Il modello cinese: controllo senza trasparenza
All’estremo opposto si colloca la Cina, che ha adottato una serie di regolamenti verticali sull’IA — sulle raccomandazioni algoritmiche (2022), sui deep fake (2022), sull’IA generativa (2023) — con una logica opposta a quella europea: non tutela dei diritti individuali, ma controllo del contenuto e allineamento con gli obiettivi dello Stato. Il modello cinese è per certi versi più coerente dell’AI Act nella sua applicabilità immediata, perché non si preoccupa di bilanciare innovazione e diritti fondamentali: sacrifica i secondi sull’altare del primo e della stabilità politica.

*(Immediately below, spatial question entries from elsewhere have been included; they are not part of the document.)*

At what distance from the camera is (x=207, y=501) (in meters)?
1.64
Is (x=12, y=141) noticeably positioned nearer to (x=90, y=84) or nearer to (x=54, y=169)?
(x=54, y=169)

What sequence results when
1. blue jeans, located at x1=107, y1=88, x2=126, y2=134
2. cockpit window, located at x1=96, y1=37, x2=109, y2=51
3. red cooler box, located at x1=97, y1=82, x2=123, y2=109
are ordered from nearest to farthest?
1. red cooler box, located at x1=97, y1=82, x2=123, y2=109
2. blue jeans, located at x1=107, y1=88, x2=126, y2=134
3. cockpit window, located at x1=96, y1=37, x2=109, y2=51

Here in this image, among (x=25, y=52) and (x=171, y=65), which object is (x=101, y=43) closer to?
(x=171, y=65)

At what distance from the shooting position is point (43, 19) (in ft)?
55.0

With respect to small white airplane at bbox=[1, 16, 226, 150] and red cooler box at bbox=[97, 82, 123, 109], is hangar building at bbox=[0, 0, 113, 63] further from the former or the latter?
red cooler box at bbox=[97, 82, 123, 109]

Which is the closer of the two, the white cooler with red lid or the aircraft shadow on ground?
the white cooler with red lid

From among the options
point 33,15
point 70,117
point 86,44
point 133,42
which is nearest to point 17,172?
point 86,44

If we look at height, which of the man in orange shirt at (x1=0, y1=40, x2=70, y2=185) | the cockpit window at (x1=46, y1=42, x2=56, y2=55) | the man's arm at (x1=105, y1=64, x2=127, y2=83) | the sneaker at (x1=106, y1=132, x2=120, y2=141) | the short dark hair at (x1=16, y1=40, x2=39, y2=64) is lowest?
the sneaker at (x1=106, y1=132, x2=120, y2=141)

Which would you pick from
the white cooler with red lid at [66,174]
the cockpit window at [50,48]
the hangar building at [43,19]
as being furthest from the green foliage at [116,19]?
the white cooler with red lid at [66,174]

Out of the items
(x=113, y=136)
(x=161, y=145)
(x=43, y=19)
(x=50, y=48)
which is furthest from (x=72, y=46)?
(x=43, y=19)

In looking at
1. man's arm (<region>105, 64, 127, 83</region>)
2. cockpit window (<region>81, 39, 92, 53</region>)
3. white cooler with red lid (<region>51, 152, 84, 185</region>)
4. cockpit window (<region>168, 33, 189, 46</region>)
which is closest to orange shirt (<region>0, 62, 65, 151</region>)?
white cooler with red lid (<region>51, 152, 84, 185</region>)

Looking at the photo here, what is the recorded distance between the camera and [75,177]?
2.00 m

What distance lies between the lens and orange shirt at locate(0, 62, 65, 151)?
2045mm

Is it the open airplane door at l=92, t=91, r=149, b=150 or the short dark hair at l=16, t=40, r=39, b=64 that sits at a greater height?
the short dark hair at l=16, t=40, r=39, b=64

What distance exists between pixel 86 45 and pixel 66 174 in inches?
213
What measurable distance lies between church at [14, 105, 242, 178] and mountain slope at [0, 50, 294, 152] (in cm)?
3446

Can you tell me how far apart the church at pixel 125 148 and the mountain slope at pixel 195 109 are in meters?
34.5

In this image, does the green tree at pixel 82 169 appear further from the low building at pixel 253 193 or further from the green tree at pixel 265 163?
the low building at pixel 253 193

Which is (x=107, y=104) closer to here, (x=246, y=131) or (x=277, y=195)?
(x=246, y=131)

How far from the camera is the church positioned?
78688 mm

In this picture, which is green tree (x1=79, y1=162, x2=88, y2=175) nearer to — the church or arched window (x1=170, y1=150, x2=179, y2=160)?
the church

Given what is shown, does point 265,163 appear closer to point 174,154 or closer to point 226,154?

Questo confronto mette in luce una tensione che l’Europa fatica ad ammettere apertamente: regolare l’IA in modo genuinamente garantista, senza sacrificare la competitività tecnologica né cedere al controllo statale, è forse la sfida normativa più difficile del nostro tempo. L’AI Act è un tentativo serio di percorrere questa via stretta, ma la strada è lunga e il terreno è sdrucciolevole.